V4 High Availability
Contents
Background
SARK HA V1 and V2 used Heartbeat and our own in-house written handlers for file replication and failover. The cluster was very reliable but limited in its ability to quickly fail-back after a protracted failover event, usually involving some level of manual intervention. SARK V4 high availability uses an openAIS stack with DRBD to create a true cluster. Whereas HA1/HA2 ran as a fixed primary/secondary pair, V4 is not particularly concerned which cluster element is currently active, except in one corner case; that of switching PRI circuits between cluster nodes during fail-over and fail-back (See the section on rhino support below). The three principle software components used by V4 HA are Pacemaker, Corosync and DRBD. In broad terms, Pacemaker is the cluster manager, Corosync is the cluster communication component (it replaces Heartbeat) and DRBD (Distributed Replicated Block Device) is the data manager. SARK, and indeed Asterisk, know little about the cluster although both components are aware that it is running.
Platform
V4 HA runs on Debian Wheezy. It cannot currently run on SME Server. This is not due to any architectural limitation of V4 HA but rather the extreme difficulty of installing the openAIS stack on SME Server 8.x. It is unlikely that this will will change in the foreseeable future.
HA V3 vs HA V4
- No clean-up required after a V4 fail-over/fail-back
- V4 nodes run full firewall (V3 nodes require an upstream firewall)

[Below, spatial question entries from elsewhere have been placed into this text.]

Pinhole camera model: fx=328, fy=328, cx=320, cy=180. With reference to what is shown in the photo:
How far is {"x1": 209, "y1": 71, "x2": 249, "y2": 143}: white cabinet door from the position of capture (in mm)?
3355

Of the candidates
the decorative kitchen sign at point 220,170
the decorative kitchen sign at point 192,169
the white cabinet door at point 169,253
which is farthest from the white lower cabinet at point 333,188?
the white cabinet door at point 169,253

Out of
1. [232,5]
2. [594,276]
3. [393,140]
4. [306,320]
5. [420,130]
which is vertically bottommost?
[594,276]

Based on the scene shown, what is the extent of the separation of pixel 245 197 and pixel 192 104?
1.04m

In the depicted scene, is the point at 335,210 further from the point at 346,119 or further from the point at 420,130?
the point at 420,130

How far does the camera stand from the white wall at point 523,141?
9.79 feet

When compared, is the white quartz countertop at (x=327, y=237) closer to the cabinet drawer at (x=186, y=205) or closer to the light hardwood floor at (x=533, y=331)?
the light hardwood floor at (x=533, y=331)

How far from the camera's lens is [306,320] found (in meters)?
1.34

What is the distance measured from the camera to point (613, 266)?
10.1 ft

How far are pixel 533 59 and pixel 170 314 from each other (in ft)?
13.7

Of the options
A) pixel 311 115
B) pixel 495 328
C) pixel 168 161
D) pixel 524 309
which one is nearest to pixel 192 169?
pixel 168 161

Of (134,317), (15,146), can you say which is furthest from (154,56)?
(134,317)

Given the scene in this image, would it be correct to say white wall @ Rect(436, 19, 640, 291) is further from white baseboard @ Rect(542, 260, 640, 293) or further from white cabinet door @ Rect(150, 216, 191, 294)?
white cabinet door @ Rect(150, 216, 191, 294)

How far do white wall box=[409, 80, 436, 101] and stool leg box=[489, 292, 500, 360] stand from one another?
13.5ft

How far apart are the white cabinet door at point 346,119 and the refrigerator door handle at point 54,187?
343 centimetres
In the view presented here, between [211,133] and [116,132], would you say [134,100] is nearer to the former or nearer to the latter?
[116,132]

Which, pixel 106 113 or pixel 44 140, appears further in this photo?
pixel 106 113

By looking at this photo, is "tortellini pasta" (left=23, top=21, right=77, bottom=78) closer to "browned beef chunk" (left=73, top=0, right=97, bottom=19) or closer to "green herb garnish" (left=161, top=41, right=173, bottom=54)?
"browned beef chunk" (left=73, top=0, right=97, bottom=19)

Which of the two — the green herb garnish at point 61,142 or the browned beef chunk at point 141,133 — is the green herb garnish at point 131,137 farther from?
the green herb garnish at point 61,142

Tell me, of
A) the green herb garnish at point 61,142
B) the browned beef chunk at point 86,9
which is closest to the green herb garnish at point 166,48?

- V4 nodes run Fail2ban (V3 runs ossec)
- V4 fail-over is slightly slower than V3 (around 30 seconds vs 12 seconds in V3)
- V4 Node removal/replacement is much easier – nodes can be pre-prepared and sync is fully automated
- V4 clusters can detect and resolve Asterisk hangs and freezes
- V4 clusters need to be pre-planned during initial Linux install
- V3-HA upgrade to V4-HA requires a re-install
- V4 upgrade to V4-HA requires either a re-install or repartitioning (or an extra drive)
- V4 clusters can run at dynamic Eth0 IP addresses
- Rhino card support is much simplified in V4
- V4 Nodes require a minimum of 2 NICs (at least for production)
- V4 dedicated eth1 link is much faster and more robust than V3 serial link
- V4-HA requires a steep learning curve to fully understand
- V4 HA installation has been simplified with a helper utility
What does the V4 cluster manage?
- Apache
- Asterisk and ALL of its data
- MySQL and ALL of its data
- DRBD
None of these components will be available on the passive node (DRBD is running but you can't access its data partition, at least not without a fight). Even if you were to manually start any of these components (don't!), they would not see the live data.
A word of caution
Pacemaker, Corosync and DRBD are extraordinarily powerful and complex pieces of software. You need to understand them and, at least in outline, be familiar with how they work together with one another. The ASHA Utility, makes V4 installation very simple and straightforward and hides a lot of the complexity but you do need to be aware of how to recover from some of the possible failures that can occur when running a cluster. Getting it wrong, or changing parameters without rehearsal can result in data loss so you must have a clear data backup and recovery strategy for your cluster before you make changes.
Installation
Prerequisites
- A minimal Debian Wheezy install (When tasksel runs you should only select openssh and nothing else)
- An empty partition on each cluster node.
- The partition MUST be exactly the same size on each node
- It should be marked as "Do not Use" when you define it.
- The partition needs to large enough to hold all of your MySQL and Asterisk data (including room for call recordings if you plan to make them).
- By convention we define the first logical partition (/dev/sda5) as the empty partition
- A minimum of 2 NICs on each node
How big should the DRBD partition be?
DRBD partition size is a trade off between making it big enough to handle any eventuality and the time it takes to synchronize when you bring a new or repaired node into the cluster. As a rough guide, on a single dedicated Gigabit link, the cluster will sync at around 30MBs. On commercial SARK systems we use a 64Gb SSD drive and we allocate 50Gb to the DRBD partition, 8Gb to root and 4Gb swap. This gives ample room for call recording with periodic offload and it syncs a new node in about half an hour.